Before rushing into a process of innovation, it's usually a good idea to draw inspiration from methods that have already been tried and tested. But this doesn't in any way deny the value of new ways of working.

In order to innovate successfully in the present, we can draw inspiration from past methods, says Arthur D. Little, in a new report. The management consultancy firm found that innovation cycles tend to follow pre-established patterns, in which the steps leading up to the breakthrough repeat themselves. So, aiming for the long term and drawing inspiration from our surroundings (e.g. in developing solar power), or finding new applications for existing products (such as fibreglass) are tried and tested methods, which scientists could benefit from applying now. François Romon, Professor at the Compiègne University of Technology (UTC) in France and author of the book  Le Management de l'innovation, (Innovation Management) shares this view.

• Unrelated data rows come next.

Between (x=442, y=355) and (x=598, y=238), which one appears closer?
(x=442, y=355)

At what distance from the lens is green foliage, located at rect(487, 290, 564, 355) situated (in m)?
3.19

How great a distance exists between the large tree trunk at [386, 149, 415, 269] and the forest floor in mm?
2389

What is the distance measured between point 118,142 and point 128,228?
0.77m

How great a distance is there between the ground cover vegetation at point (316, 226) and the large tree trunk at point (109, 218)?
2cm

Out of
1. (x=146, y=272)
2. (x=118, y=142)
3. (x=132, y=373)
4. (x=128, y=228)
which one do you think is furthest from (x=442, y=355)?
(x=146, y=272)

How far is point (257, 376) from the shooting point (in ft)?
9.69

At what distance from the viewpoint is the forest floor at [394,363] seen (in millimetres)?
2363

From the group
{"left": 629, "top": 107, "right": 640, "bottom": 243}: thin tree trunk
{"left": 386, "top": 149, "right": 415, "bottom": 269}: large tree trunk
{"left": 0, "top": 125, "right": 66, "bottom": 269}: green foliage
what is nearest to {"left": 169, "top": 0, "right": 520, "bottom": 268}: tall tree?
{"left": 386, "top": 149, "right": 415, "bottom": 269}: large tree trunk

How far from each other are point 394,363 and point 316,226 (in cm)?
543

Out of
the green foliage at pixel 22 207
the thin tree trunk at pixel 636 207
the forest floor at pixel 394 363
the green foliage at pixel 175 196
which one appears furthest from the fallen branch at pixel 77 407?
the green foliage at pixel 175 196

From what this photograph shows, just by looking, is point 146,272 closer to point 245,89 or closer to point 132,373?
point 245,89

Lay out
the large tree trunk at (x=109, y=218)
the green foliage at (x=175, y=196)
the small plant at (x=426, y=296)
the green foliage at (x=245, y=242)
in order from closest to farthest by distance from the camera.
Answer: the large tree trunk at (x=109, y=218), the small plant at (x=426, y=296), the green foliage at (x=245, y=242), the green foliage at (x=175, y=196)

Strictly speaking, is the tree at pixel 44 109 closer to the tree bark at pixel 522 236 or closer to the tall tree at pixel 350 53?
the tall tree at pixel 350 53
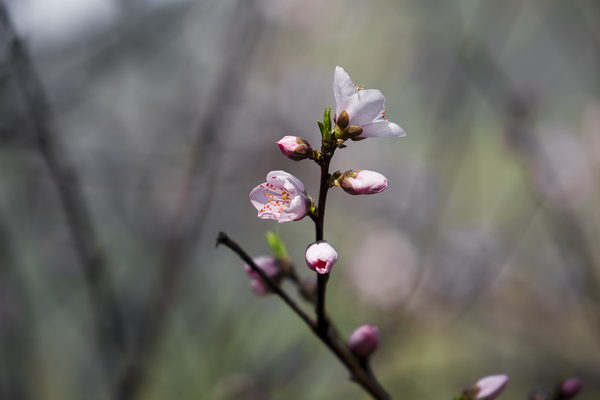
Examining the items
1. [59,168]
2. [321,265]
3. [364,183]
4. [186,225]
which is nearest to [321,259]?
[321,265]

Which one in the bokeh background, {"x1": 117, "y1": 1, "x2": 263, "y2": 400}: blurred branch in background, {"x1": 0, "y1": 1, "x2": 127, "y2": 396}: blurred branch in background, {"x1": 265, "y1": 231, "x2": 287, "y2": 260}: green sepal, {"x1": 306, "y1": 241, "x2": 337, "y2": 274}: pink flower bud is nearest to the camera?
{"x1": 306, "y1": 241, "x2": 337, "y2": 274}: pink flower bud

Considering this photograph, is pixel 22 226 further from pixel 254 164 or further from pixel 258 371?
pixel 258 371

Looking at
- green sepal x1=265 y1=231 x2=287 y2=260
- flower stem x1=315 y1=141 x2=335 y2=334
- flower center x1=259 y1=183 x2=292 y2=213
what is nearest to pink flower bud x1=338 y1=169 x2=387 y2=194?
flower stem x1=315 y1=141 x2=335 y2=334

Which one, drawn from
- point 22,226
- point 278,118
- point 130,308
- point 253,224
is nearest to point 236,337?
point 130,308

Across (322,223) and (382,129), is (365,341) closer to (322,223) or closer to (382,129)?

Look to the past for relevant useful methods

He believes that, "before starting any research, you should decide which methodology is most likely to deliver successful results", he explained to L'Atelier. "And this is why it’s a good idea to draw inspiration from past innovations. Looking at them you can often pinpoint relevant research methods which can be reused in the context of the new research work." According to Professor Romon, a good number of research bodies would benefit from this advice. However, it’s not quite so clearcut. To be more precise: "it all depends on the sector and on the kind of innovation you’re trying for – i.e. incremental or disruptive. Whether it’s relevant to draw from past methods will depend on the situation.”

Don’t follow fashion

Should we draw the conclusion that we should be wary of embracing new methods? No, of course not, replies François Romon. Obviously they can be useful. But they should be chosen according to context, he insists. To take Open Innovation as an example. "These days, this approach is yielding impressive results". However, he believes it only works well provided that researchers are embarking on an area that is completely innovative, where there are no existing methodologies or technologies. If this is not the case, other proven processes may well be a better bet. "I’m convinced that if the Open Innovation method is poorly applied, it becomes the best way of stopping innovation in its tracks, rather than fostering it," warns Professor Romon.